What was advertised in a colonial American newspaper 250 years ago today?

“Those noble Supporters and Defenders of the Liberties of their Country, who have signed the League and Covenant.”
The decorative border around Cyrus Baldwin’s advertisement in the January 16, 1775, edition of the Boston Evening-Postdrew attention to it … and the shopkeeper wanted the entire community to see what he had to say about the “great Variety of English, India and Scotch Goods” that he offered for sale “at his Shop in Cornhill, Boston.” It was a message not only for “his good Customers” but “especially those noble Supporters and Defenders of the Liberties of their Country, who have signed the League and Covenant.” Baldwin could have invoked the Continental Association that went into effect on December 1, 1774, but made an even stronger statement about fidelity to the American cause demonstrated by some of his customers.
As summer approached in 1774, the Boston Committee of Correspondence disseminated the Solemn League and Covenant, a nonimportation agreement drafted by Samuel Adams and Joseph Warren in response to the Boston Port Act.
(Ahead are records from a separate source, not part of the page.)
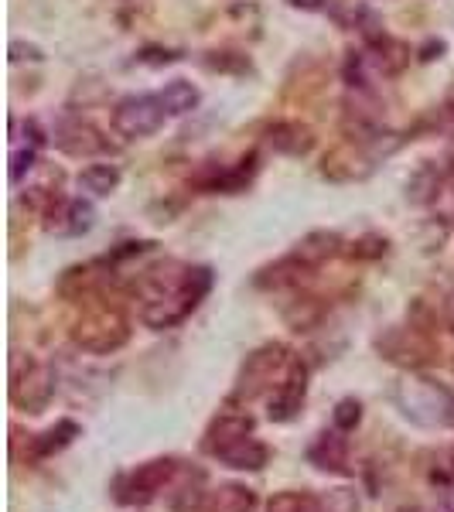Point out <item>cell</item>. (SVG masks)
Masks as SVG:
<instances>
[{
  "mask_svg": "<svg viewBox=\"0 0 454 512\" xmlns=\"http://www.w3.org/2000/svg\"><path fill=\"white\" fill-rule=\"evenodd\" d=\"M308 263L301 260V256H280L277 263H270V267H263L257 277H253V284L263 287V291H297V287L304 284V280L311 277Z\"/></svg>",
  "mask_w": 454,
  "mask_h": 512,
  "instance_id": "14",
  "label": "cell"
},
{
  "mask_svg": "<svg viewBox=\"0 0 454 512\" xmlns=\"http://www.w3.org/2000/svg\"><path fill=\"white\" fill-rule=\"evenodd\" d=\"M45 229H52V233H62V236H82L93 229L96 222V209L89 202H82V198H65L59 209L52 212V216H45Z\"/></svg>",
  "mask_w": 454,
  "mask_h": 512,
  "instance_id": "16",
  "label": "cell"
},
{
  "mask_svg": "<svg viewBox=\"0 0 454 512\" xmlns=\"http://www.w3.org/2000/svg\"><path fill=\"white\" fill-rule=\"evenodd\" d=\"M158 96H161L164 110H168V117H188V113H195L198 103H202L198 86H192L188 79H171Z\"/></svg>",
  "mask_w": 454,
  "mask_h": 512,
  "instance_id": "24",
  "label": "cell"
},
{
  "mask_svg": "<svg viewBox=\"0 0 454 512\" xmlns=\"http://www.w3.org/2000/svg\"><path fill=\"white\" fill-rule=\"evenodd\" d=\"M444 48H448L444 41H427V45L420 48L417 59H420V62H434V59H441V55H444Z\"/></svg>",
  "mask_w": 454,
  "mask_h": 512,
  "instance_id": "36",
  "label": "cell"
},
{
  "mask_svg": "<svg viewBox=\"0 0 454 512\" xmlns=\"http://www.w3.org/2000/svg\"><path fill=\"white\" fill-rule=\"evenodd\" d=\"M304 458H308L311 468H318V472H328V475H342L349 478L352 475V461H349V441L342 437V431H321L315 441L308 444V451H304Z\"/></svg>",
  "mask_w": 454,
  "mask_h": 512,
  "instance_id": "11",
  "label": "cell"
},
{
  "mask_svg": "<svg viewBox=\"0 0 454 512\" xmlns=\"http://www.w3.org/2000/svg\"><path fill=\"white\" fill-rule=\"evenodd\" d=\"M45 52L38 45H24V41H11V62H41Z\"/></svg>",
  "mask_w": 454,
  "mask_h": 512,
  "instance_id": "34",
  "label": "cell"
},
{
  "mask_svg": "<svg viewBox=\"0 0 454 512\" xmlns=\"http://www.w3.org/2000/svg\"><path fill=\"white\" fill-rule=\"evenodd\" d=\"M175 478H178L175 458H151V461H144V465L117 475V482H113V499H117L120 506H134V509L151 506Z\"/></svg>",
  "mask_w": 454,
  "mask_h": 512,
  "instance_id": "6",
  "label": "cell"
},
{
  "mask_svg": "<svg viewBox=\"0 0 454 512\" xmlns=\"http://www.w3.org/2000/svg\"><path fill=\"white\" fill-rule=\"evenodd\" d=\"M342 253H345V239L332 233V229H315V233L297 239V246H294V256H301V260L315 270L321 263L335 260V256H342Z\"/></svg>",
  "mask_w": 454,
  "mask_h": 512,
  "instance_id": "18",
  "label": "cell"
},
{
  "mask_svg": "<svg viewBox=\"0 0 454 512\" xmlns=\"http://www.w3.org/2000/svg\"><path fill=\"white\" fill-rule=\"evenodd\" d=\"M280 315H284L291 332H315L321 325V318H325V304L311 294H301V297H294V301H287L284 308H280Z\"/></svg>",
  "mask_w": 454,
  "mask_h": 512,
  "instance_id": "22",
  "label": "cell"
},
{
  "mask_svg": "<svg viewBox=\"0 0 454 512\" xmlns=\"http://www.w3.org/2000/svg\"><path fill=\"white\" fill-rule=\"evenodd\" d=\"M444 321H448V328L454 332V291L448 294V301H444Z\"/></svg>",
  "mask_w": 454,
  "mask_h": 512,
  "instance_id": "38",
  "label": "cell"
},
{
  "mask_svg": "<svg viewBox=\"0 0 454 512\" xmlns=\"http://www.w3.org/2000/svg\"><path fill=\"white\" fill-rule=\"evenodd\" d=\"M332 420H335V427H338L342 434L356 431V427L362 424V403L356 400V396H345V400H338V403H335Z\"/></svg>",
  "mask_w": 454,
  "mask_h": 512,
  "instance_id": "29",
  "label": "cell"
},
{
  "mask_svg": "<svg viewBox=\"0 0 454 512\" xmlns=\"http://www.w3.org/2000/svg\"><path fill=\"white\" fill-rule=\"evenodd\" d=\"M263 512H315V499L308 492H277Z\"/></svg>",
  "mask_w": 454,
  "mask_h": 512,
  "instance_id": "30",
  "label": "cell"
},
{
  "mask_svg": "<svg viewBox=\"0 0 454 512\" xmlns=\"http://www.w3.org/2000/svg\"><path fill=\"white\" fill-rule=\"evenodd\" d=\"M55 147H59L62 154H69V158H93V154L106 151V140L103 134L93 127V123L86 120H65L55 127Z\"/></svg>",
  "mask_w": 454,
  "mask_h": 512,
  "instance_id": "13",
  "label": "cell"
},
{
  "mask_svg": "<svg viewBox=\"0 0 454 512\" xmlns=\"http://www.w3.org/2000/svg\"><path fill=\"white\" fill-rule=\"evenodd\" d=\"M168 120V110H164L161 96L140 93V96H127L113 106V130L123 140H144L154 137Z\"/></svg>",
  "mask_w": 454,
  "mask_h": 512,
  "instance_id": "8",
  "label": "cell"
},
{
  "mask_svg": "<svg viewBox=\"0 0 454 512\" xmlns=\"http://www.w3.org/2000/svg\"><path fill=\"white\" fill-rule=\"evenodd\" d=\"M260 499L250 485L243 482H222L219 489H212L205 512H257Z\"/></svg>",
  "mask_w": 454,
  "mask_h": 512,
  "instance_id": "20",
  "label": "cell"
},
{
  "mask_svg": "<svg viewBox=\"0 0 454 512\" xmlns=\"http://www.w3.org/2000/svg\"><path fill=\"white\" fill-rule=\"evenodd\" d=\"M38 164V147H18L11 151V181H21L24 171H31Z\"/></svg>",
  "mask_w": 454,
  "mask_h": 512,
  "instance_id": "32",
  "label": "cell"
},
{
  "mask_svg": "<svg viewBox=\"0 0 454 512\" xmlns=\"http://www.w3.org/2000/svg\"><path fill=\"white\" fill-rule=\"evenodd\" d=\"M89 284H93V267H69L59 277V294L69 297V301H79L89 291Z\"/></svg>",
  "mask_w": 454,
  "mask_h": 512,
  "instance_id": "27",
  "label": "cell"
},
{
  "mask_svg": "<svg viewBox=\"0 0 454 512\" xmlns=\"http://www.w3.org/2000/svg\"><path fill=\"white\" fill-rule=\"evenodd\" d=\"M76 437H82V427L72 417H62V420H55L48 431L28 437V454H24V458H28L31 465H35V461H45V458H52V454L69 448Z\"/></svg>",
  "mask_w": 454,
  "mask_h": 512,
  "instance_id": "15",
  "label": "cell"
},
{
  "mask_svg": "<svg viewBox=\"0 0 454 512\" xmlns=\"http://www.w3.org/2000/svg\"><path fill=\"white\" fill-rule=\"evenodd\" d=\"M393 403L417 427H454V393L427 376H400L393 383Z\"/></svg>",
  "mask_w": 454,
  "mask_h": 512,
  "instance_id": "2",
  "label": "cell"
},
{
  "mask_svg": "<svg viewBox=\"0 0 454 512\" xmlns=\"http://www.w3.org/2000/svg\"><path fill=\"white\" fill-rule=\"evenodd\" d=\"M318 506H321V512H359V495H356V489L342 485V489H328L321 495Z\"/></svg>",
  "mask_w": 454,
  "mask_h": 512,
  "instance_id": "28",
  "label": "cell"
},
{
  "mask_svg": "<svg viewBox=\"0 0 454 512\" xmlns=\"http://www.w3.org/2000/svg\"><path fill=\"white\" fill-rule=\"evenodd\" d=\"M451 369H454V362H451Z\"/></svg>",
  "mask_w": 454,
  "mask_h": 512,
  "instance_id": "39",
  "label": "cell"
},
{
  "mask_svg": "<svg viewBox=\"0 0 454 512\" xmlns=\"http://www.w3.org/2000/svg\"><path fill=\"white\" fill-rule=\"evenodd\" d=\"M376 352L383 362H390L396 369H420V366H431L437 359V342L427 332H420L414 325H393L383 328L376 335Z\"/></svg>",
  "mask_w": 454,
  "mask_h": 512,
  "instance_id": "7",
  "label": "cell"
},
{
  "mask_svg": "<svg viewBox=\"0 0 454 512\" xmlns=\"http://www.w3.org/2000/svg\"><path fill=\"white\" fill-rule=\"evenodd\" d=\"M205 65H209L212 72H246L250 69L246 55H239V52H209L205 55Z\"/></svg>",
  "mask_w": 454,
  "mask_h": 512,
  "instance_id": "31",
  "label": "cell"
},
{
  "mask_svg": "<svg viewBox=\"0 0 454 512\" xmlns=\"http://www.w3.org/2000/svg\"><path fill=\"white\" fill-rule=\"evenodd\" d=\"M212 291V270L209 267H185L178 260H168L161 267L147 270L137 280V301H140V321L154 332L181 325L205 294Z\"/></svg>",
  "mask_w": 454,
  "mask_h": 512,
  "instance_id": "1",
  "label": "cell"
},
{
  "mask_svg": "<svg viewBox=\"0 0 454 512\" xmlns=\"http://www.w3.org/2000/svg\"><path fill=\"white\" fill-rule=\"evenodd\" d=\"M120 181H123V175H120L117 164H89V168L79 171V188L93 198L113 195L120 188Z\"/></svg>",
  "mask_w": 454,
  "mask_h": 512,
  "instance_id": "25",
  "label": "cell"
},
{
  "mask_svg": "<svg viewBox=\"0 0 454 512\" xmlns=\"http://www.w3.org/2000/svg\"><path fill=\"white\" fill-rule=\"evenodd\" d=\"M373 161L376 158L369 154V147L349 140V144H342V147H335V151L325 154V161H321V175L332 178V181H359L373 171Z\"/></svg>",
  "mask_w": 454,
  "mask_h": 512,
  "instance_id": "12",
  "label": "cell"
},
{
  "mask_svg": "<svg viewBox=\"0 0 454 512\" xmlns=\"http://www.w3.org/2000/svg\"><path fill=\"white\" fill-rule=\"evenodd\" d=\"M253 431H257L253 414H246V410H222V414L212 417V424L205 427L198 448H202V454H209V458H219V454L229 451L233 444L253 437Z\"/></svg>",
  "mask_w": 454,
  "mask_h": 512,
  "instance_id": "10",
  "label": "cell"
},
{
  "mask_svg": "<svg viewBox=\"0 0 454 512\" xmlns=\"http://www.w3.org/2000/svg\"><path fill=\"white\" fill-rule=\"evenodd\" d=\"M441 188H444L441 168H437V164H431V161H424L414 171V175H410V181H407V198L414 205H431V202H437Z\"/></svg>",
  "mask_w": 454,
  "mask_h": 512,
  "instance_id": "23",
  "label": "cell"
},
{
  "mask_svg": "<svg viewBox=\"0 0 454 512\" xmlns=\"http://www.w3.org/2000/svg\"><path fill=\"white\" fill-rule=\"evenodd\" d=\"M154 243L151 239H137V243H123L120 250L110 253V260H130V256H140V253H151Z\"/></svg>",
  "mask_w": 454,
  "mask_h": 512,
  "instance_id": "35",
  "label": "cell"
},
{
  "mask_svg": "<svg viewBox=\"0 0 454 512\" xmlns=\"http://www.w3.org/2000/svg\"><path fill=\"white\" fill-rule=\"evenodd\" d=\"M390 253V239L379 236V233H366L359 239H352V243H345V256L349 260H379V256Z\"/></svg>",
  "mask_w": 454,
  "mask_h": 512,
  "instance_id": "26",
  "label": "cell"
},
{
  "mask_svg": "<svg viewBox=\"0 0 454 512\" xmlns=\"http://www.w3.org/2000/svg\"><path fill=\"white\" fill-rule=\"evenodd\" d=\"M178 59H181V55L171 52V48H144V52L137 55V62H144V65H171Z\"/></svg>",
  "mask_w": 454,
  "mask_h": 512,
  "instance_id": "33",
  "label": "cell"
},
{
  "mask_svg": "<svg viewBox=\"0 0 454 512\" xmlns=\"http://www.w3.org/2000/svg\"><path fill=\"white\" fill-rule=\"evenodd\" d=\"M216 461H222L233 472H263L270 465V448L257 437H246V441L233 444L229 451H222Z\"/></svg>",
  "mask_w": 454,
  "mask_h": 512,
  "instance_id": "21",
  "label": "cell"
},
{
  "mask_svg": "<svg viewBox=\"0 0 454 512\" xmlns=\"http://www.w3.org/2000/svg\"><path fill=\"white\" fill-rule=\"evenodd\" d=\"M55 390H59V376H55L52 362H35V359H21L14 355L11 362V386H7V396H11V407L21 410V414H45L48 403L55 400Z\"/></svg>",
  "mask_w": 454,
  "mask_h": 512,
  "instance_id": "3",
  "label": "cell"
},
{
  "mask_svg": "<svg viewBox=\"0 0 454 512\" xmlns=\"http://www.w3.org/2000/svg\"><path fill=\"white\" fill-rule=\"evenodd\" d=\"M287 7H294V11H321L325 7V0H284Z\"/></svg>",
  "mask_w": 454,
  "mask_h": 512,
  "instance_id": "37",
  "label": "cell"
},
{
  "mask_svg": "<svg viewBox=\"0 0 454 512\" xmlns=\"http://www.w3.org/2000/svg\"><path fill=\"white\" fill-rule=\"evenodd\" d=\"M205 472L202 468H188V472H178L175 492L168 495V509L171 512H198L205 506Z\"/></svg>",
  "mask_w": 454,
  "mask_h": 512,
  "instance_id": "19",
  "label": "cell"
},
{
  "mask_svg": "<svg viewBox=\"0 0 454 512\" xmlns=\"http://www.w3.org/2000/svg\"><path fill=\"white\" fill-rule=\"evenodd\" d=\"M267 144L274 147L277 154H287V158H301L315 147V130L304 127L297 120H280L267 130Z\"/></svg>",
  "mask_w": 454,
  "mask_h": 512,
  "instance_id": "17",
  "label": "cell"
},
{
  "mask_svg": "<svg viewBox=\"0 0 454 512\" xmlns=\"http://www.w3.org/2000/svg\"><path fill=\"white\" fill-rule=\"evenodd\" d=\"M72 342L89 355H113L130 342V321L120 308L96 304L86 308L72 325Z\"/></svg>",
  "mask_w": 454,
  "mask_h": 512,
  "instance_id": "4",
  "label": "cell"
},
{
  "mask_svg": "<svg viewBox=\"0 0 454 512\" xmlns=\"http://www.w3.org/2000/svg\"><path fill=\"white\" fill-rule=\"evenodd\" d=\"M291 359L294 355L284 342H267V345H260V349H253L243 359V366H239V376L233 386V403H250L267 390H274L277 379H284Z\"/></svg>",
  "mask_w": 454,
  "mask_h": 512,
  "instance_id": "5",
  "label": "cell"
},
{
  "mask_svg": "<svg viewBox=\"0 0 454 512\" xmlns=\"http://www.w3.org/2000/svg\"><path fill=\"white\" fill-rule=\"evenodd\" d=\"M304 403H308V366L294 355L284 379H280L274 386V393H270L267 417L274 420V424H291V420L301 417Z\"/></svg>",
  "mask_w": 454,
  "mask_h": 512,
  "instance_id": "9",
  "label": "cell"
}]
</instances>
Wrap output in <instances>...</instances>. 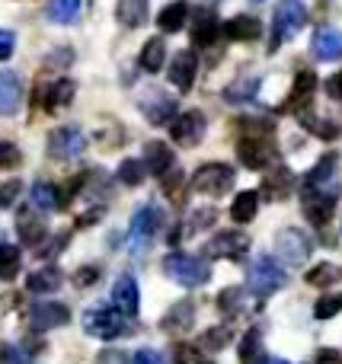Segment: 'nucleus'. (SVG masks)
Returning a JSON list of instances; mask_svg holds the SVG:
<instances>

Colonizers in Boston and throughout Massachusetts debated the measure, some enthusiastically signing and others arguing that they should wait to engage in a coordinated effort that spanned the colonies. When the First Continental Congress met in Philadelphia in September and October, the delegates devised a nonimportation pact, the Continental Association, to achieve that unified response. Newspapers carried details in their coverage of the meetings, printers published and sold pamphlets that included the Continental Association along with other “EXTRACTS FROM THE VOTES AND PROCEEEDINGS OF THE AMERICAN CONTINENTAL CONGRESS,” some printers published broadside versions of the Continental Association for easy reference in homes and offices, and advertisements documented goods surrendered and sold under the conditions of the tenth article of the Continental Association.
Baldwin could have made an appeal to consumers who adhered to the Continental Association. Instead, he sought to associate his customers and his goods with the uncompromising spirit of the Solemn League and Covenant drafted as soon as the colonies received word about the Boston Port Act. The resolve of many colonizers strengthened as news about the other Coercive Acts – the Massachusetts Government Act, the Administration of Justice Act, and the Quartering Act – arrived, yet Baldwin declared that many of his customers had been unwavering in their determination to take action before receiving dispatch after dispatch about new abuses perpetrated by Parliament. Even those who had not signed the Solemn League and Covenant could ameliorate their regrets, Baldwin suggested, by making purchases alongside others who had been “noble Supporters and Defenders of the Liberties of their Country” months before the Continental Association. As the imperial crisis intensified, he offered consumers an opportunity to revise how they remembered their participation in resistance efforts.